__Exercise__:
Find every line in the items that contains the string "tree" and copy each of those lines. Case counts.

__Supplied material__:
—————
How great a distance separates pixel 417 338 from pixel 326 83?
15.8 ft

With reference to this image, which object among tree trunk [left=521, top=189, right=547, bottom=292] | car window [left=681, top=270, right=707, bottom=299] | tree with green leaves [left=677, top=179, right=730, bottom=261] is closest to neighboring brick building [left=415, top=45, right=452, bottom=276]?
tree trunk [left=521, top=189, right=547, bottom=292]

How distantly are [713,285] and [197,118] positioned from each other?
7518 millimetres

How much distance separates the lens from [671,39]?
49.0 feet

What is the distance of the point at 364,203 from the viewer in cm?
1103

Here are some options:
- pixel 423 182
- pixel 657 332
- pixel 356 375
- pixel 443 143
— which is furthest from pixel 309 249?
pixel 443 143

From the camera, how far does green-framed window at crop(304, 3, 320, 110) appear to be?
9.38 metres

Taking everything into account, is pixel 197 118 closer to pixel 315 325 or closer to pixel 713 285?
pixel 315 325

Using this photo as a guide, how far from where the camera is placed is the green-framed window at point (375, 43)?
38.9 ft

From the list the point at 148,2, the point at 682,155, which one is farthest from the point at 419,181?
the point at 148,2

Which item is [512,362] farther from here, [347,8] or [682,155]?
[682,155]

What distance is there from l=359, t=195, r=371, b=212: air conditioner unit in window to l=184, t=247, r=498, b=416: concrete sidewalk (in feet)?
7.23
—————
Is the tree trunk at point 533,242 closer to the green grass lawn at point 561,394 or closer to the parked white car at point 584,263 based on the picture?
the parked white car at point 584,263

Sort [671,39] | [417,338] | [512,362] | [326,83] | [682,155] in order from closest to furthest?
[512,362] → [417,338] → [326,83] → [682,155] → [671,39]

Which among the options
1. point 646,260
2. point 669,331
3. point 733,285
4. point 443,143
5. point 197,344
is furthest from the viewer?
—————
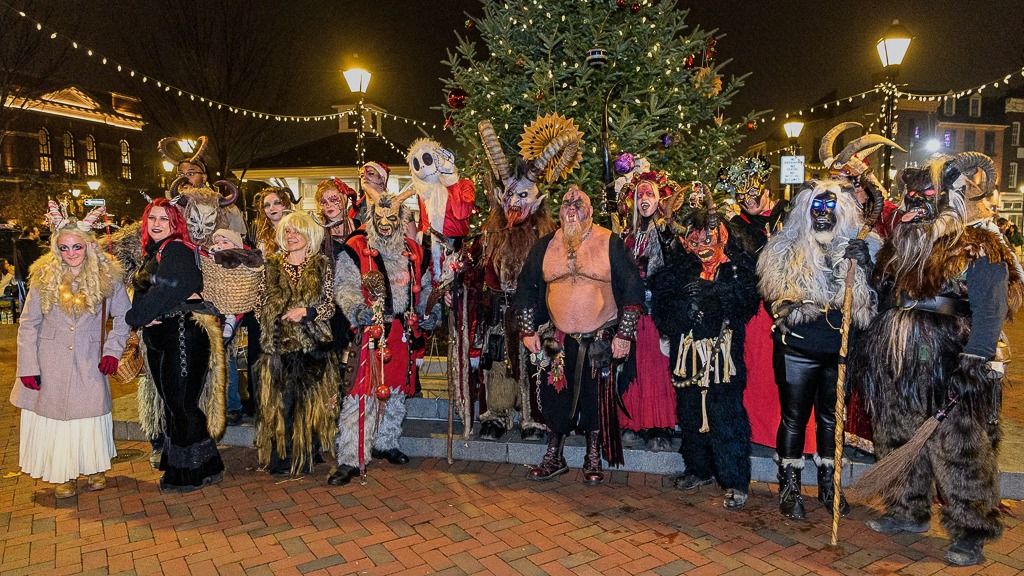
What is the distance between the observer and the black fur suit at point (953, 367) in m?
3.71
—————
__Exercise output__:
With reference to this image, which object among tree trunk [left=521, top=189, right=547, bottom=292] | car window [left=681, top=270, right=707, bottom=299] | tree with green leaves [left=677, top=179, right=730, bottom=261] is closest to neighboring brick building [left=415, top=45, right=452, bottom=276]?
tree trunk [left=521, top=189, right=547, bottom=292]
Is the tree trunk at point 533,242 closer to the green grass lawn at point 561,394 or closer to the parked white car at point 584,263 based on the picture?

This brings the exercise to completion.